Within the blink of an eye lid Huddersfield snapped up three successive old First Division titles and the world of football looked on with a wide eyed amazement. Over night Huddersfield went from boot polishers in the parlour to the glittering banqueting suite at football's top table. The speed and efficiency with which Huddersfield had conquered all obstacles remains one of football's most remarkable back stories.

Then Chapman began to develop delusions of grandeur and took himself down to London where, with Arsenal he once again he swept through the marble halls of the old Highbury like the proverbial whirlwind. In no time at all Chapman had cracked it again, the formula one that couldn't be bottled and Arsenal were also crowned as the League champions. There must have been something in the North London air and naturally the name of Chapman would be etched indelibly in Arsenal folklore until Bertie Mee, George Graham and now Arsene Wenger worked a similar oracle.

But Huddersfield had to wait quite agonisingly for the next moment in the showbiz glare. In 1970 they returned to a land they thought they'd never see again. Sadly all the glamour and celebrity became too much, engulfing and overwhelming them with all of the pressures that seem to come pre-packaged when you became an old First Division club. Huddersfield were almost immediately relegated back from whence they came and the lower Leagues beckoned for the Yorkshiremen.

Still Huddersfield did have one or two claims to fame. During the 1950s a young Denis Law, who would later grace the red of Manchester United with such luminous distinction, made his debut in the blue and white stripes of Huddersfield Town as a young 17 year old certainly not wet behind the ears. Law may have been raw but even then there were all of the suggestions of greatness. Law was the finished article, a goal scorer with a ravenous hunger for scoring, an obvious desire to succeed and an insatiable hunger for being in the right place and the right time.

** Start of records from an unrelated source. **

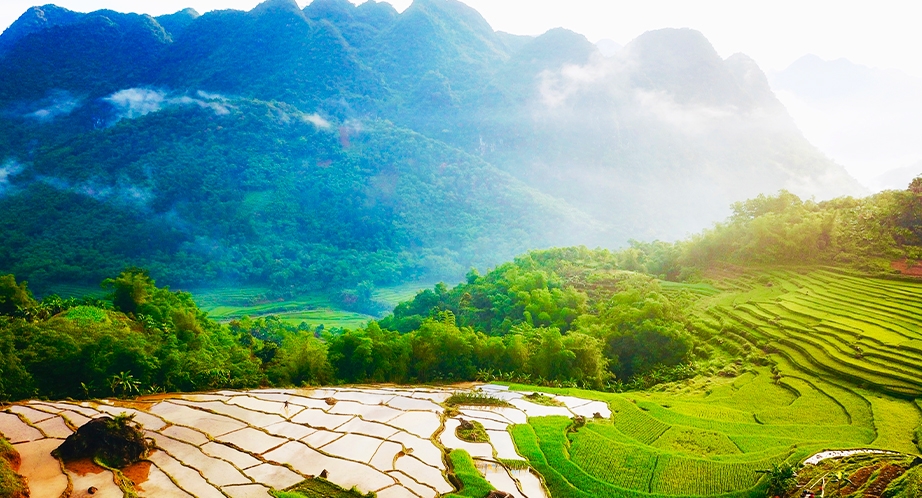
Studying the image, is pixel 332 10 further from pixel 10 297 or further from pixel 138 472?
pixel 138 472

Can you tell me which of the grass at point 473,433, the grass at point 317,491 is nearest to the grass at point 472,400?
the grass at point 473,433

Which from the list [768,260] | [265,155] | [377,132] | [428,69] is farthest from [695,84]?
[768,260]

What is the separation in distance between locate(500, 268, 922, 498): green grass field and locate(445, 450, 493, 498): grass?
1251 mm

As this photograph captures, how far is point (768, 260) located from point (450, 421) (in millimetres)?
23099

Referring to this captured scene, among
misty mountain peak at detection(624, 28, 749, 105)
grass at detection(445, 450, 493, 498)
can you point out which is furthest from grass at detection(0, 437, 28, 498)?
misty mountain peak at detection(624, 28, 749, 105)

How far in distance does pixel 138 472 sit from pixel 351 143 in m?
78.8

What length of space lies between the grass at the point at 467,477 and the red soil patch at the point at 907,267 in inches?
851

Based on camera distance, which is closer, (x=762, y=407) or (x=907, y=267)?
(x=762, y=407)

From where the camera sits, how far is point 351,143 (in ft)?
275

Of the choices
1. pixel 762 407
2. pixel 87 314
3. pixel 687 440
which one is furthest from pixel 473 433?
pixel 87 314

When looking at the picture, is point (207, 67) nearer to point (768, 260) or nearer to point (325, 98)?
point (325, 98)

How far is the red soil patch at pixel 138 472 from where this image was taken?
8.43m

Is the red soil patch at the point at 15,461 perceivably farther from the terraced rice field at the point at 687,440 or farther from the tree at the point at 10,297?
the tree at the point at 10,297

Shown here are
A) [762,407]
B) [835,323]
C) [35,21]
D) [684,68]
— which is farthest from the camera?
[684,68]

And last but not least Huddersfield had one other notable feather in their cap. During the 1960s the Prime Minister of Britain Harold Wilson proudly declared himself an ardent Terrier. Frequently he would pull that celebrated pipe away from his mouth and make bold pronouncements about Huddersfield one day winning the old First Division which seemed a pipe dream at the time. The truth was it was never likely to materialise when their neighbours, Leeds United, Sheffield United and Wednesday promptly muscled them out of the way and said they were infinitely better.

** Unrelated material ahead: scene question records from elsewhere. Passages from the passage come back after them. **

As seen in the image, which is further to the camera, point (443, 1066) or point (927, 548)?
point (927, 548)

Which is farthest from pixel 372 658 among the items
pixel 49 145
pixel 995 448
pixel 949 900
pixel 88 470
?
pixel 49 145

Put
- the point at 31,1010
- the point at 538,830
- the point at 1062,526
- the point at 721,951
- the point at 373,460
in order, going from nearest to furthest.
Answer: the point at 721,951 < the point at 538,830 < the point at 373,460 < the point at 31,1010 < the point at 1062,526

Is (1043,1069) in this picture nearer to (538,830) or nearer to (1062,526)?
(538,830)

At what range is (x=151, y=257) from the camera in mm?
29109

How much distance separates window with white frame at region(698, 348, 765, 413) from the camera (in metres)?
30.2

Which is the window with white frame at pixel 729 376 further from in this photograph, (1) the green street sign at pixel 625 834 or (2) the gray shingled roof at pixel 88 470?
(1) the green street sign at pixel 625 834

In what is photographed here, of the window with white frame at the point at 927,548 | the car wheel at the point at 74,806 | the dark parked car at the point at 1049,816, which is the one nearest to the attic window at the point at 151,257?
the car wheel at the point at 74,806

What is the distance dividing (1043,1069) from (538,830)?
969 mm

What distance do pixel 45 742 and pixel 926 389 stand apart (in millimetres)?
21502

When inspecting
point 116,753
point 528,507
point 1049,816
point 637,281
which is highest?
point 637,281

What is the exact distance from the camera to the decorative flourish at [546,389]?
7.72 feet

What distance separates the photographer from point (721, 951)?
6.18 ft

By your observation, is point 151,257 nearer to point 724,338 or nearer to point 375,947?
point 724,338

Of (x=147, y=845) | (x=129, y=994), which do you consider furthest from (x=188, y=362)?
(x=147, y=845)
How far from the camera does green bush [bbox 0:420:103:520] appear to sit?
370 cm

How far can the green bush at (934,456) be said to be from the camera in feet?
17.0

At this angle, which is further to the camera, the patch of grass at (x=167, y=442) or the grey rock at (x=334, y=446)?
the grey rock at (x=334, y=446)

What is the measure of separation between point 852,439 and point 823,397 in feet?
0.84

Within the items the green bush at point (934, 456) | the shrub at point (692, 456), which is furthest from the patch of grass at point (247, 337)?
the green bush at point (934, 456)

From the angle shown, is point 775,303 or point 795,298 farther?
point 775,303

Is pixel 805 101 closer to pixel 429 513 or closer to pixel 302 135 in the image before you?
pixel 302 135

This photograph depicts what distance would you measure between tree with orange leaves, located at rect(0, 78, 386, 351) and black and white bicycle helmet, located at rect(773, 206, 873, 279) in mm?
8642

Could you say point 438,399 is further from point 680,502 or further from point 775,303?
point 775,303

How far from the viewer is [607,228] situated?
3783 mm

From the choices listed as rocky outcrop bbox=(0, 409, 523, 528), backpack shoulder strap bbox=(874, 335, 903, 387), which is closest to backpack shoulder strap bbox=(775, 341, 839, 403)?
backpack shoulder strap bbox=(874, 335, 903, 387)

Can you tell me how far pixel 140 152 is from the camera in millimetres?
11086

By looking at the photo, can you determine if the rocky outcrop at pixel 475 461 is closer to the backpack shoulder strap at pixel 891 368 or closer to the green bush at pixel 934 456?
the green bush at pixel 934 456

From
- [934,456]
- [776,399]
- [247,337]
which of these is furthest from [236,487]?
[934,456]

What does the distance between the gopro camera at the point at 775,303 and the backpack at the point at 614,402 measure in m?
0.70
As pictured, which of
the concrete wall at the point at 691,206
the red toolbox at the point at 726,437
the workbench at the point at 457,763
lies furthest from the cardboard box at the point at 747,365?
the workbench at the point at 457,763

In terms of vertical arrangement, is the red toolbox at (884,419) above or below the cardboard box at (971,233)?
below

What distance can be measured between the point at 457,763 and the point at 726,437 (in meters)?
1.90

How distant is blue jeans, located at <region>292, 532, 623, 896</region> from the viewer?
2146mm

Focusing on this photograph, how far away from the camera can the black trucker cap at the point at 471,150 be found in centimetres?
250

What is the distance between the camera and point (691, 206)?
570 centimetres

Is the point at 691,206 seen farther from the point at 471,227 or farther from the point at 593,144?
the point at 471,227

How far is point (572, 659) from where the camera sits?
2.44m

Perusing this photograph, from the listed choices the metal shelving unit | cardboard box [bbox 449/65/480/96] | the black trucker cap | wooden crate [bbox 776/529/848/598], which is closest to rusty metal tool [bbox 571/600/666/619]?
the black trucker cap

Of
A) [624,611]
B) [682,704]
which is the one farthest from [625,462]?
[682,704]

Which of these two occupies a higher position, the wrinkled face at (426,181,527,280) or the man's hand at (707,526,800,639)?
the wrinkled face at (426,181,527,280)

So here we are on the first weekend of the Premier League and another household name have once again re-asserted themselves in quite the most devastating fashion. Manchester United simply crushed West Ham 4-0 at Old Trafford and it almost seems as though Huddersfield's brief tenancy at the top of the League was no more than a flirtation. For one day football seemed to have re-discovered its romantic soul. Then there were aching hearts and anguished sighs as reality set in.  The team that Sir Alex Ferguson once took to the top of Mount Olympus had once again found itself back at the summit. Manchester United were back in the place where they'd always felt most comfortable in. Dear Harold would have felt terribly hurt. Still it had to be preferable to an argument with the unions. Prime Ministers were never that keen on beer and sandwiches anyway.